Data entries start

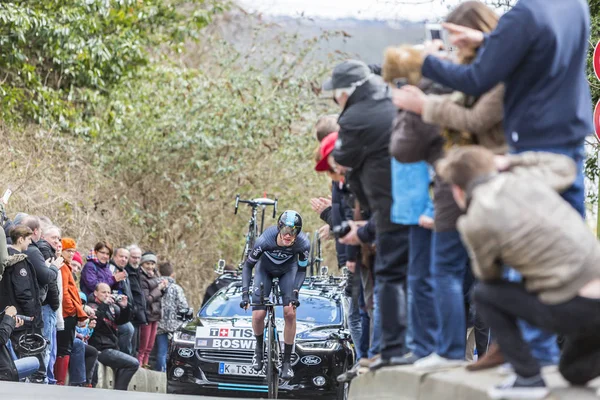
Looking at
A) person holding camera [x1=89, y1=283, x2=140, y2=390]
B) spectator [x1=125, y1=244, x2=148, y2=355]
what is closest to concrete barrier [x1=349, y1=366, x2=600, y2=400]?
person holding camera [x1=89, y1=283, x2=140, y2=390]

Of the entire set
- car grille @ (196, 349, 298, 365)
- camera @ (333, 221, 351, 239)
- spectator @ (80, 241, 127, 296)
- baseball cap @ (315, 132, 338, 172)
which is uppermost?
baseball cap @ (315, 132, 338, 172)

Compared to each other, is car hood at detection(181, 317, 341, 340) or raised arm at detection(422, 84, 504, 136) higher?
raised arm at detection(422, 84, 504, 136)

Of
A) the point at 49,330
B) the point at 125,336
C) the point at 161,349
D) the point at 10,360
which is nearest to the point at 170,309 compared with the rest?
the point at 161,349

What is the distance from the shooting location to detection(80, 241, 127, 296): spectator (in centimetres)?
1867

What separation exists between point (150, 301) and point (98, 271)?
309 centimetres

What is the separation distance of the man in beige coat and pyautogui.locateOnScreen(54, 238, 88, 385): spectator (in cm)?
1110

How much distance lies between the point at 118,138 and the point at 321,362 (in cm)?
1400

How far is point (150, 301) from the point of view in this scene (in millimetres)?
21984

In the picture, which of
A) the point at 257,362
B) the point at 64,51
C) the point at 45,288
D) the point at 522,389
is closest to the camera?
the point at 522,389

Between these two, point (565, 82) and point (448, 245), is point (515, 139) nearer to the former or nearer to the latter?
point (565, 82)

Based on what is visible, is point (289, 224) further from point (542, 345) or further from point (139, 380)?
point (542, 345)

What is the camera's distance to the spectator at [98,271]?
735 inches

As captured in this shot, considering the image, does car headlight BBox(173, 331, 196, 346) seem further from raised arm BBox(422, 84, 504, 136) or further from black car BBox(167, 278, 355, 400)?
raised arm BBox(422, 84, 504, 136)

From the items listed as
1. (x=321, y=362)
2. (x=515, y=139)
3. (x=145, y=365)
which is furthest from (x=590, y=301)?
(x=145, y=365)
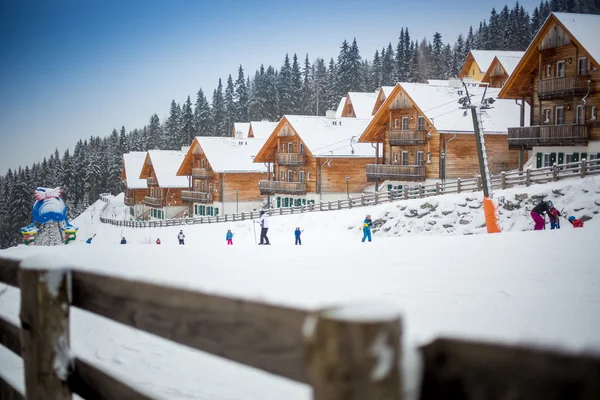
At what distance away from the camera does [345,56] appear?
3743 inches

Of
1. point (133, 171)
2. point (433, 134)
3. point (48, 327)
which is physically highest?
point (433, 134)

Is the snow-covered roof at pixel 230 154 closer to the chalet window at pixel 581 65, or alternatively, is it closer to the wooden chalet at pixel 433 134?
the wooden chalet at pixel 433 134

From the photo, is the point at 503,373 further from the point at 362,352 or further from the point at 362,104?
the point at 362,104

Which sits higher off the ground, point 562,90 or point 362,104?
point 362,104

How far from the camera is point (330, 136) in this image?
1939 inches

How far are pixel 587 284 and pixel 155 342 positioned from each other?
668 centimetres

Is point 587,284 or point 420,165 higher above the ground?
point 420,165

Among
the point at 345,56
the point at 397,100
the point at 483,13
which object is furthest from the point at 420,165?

Data entries end

## What the task requires:
Can you reproduce, word for word, the stretch from the line containing "Is the snow-covered" through the end of the records?

## Written answer:
Is the snow-covered roof at pixel 230 154 closer to the chalet window at pixel 581 65, or alternatively, is it closer to the wooden chalet at pixel 433 134?
the wooden chalet at pixel 433 134

From the photo, is the point at 503,373 further from the point at 362,352 or further from the point at 362,104?
the point at 362,104

Which sits higher off the ground, point 562,90 or point 362,104?
point 362,104

How far from the camera is point (330, 136) in this image?
1939 inches

How far are pixel 587 284 and pixel 155 342 positioned from each other?
668 centimetres

Is point 587,284 or point 420,165 higher above the ground?
point 420,165

Among
the point at 345,56
the point at 397,100
the point at 483,13
which object is furthest from the point at 420,165?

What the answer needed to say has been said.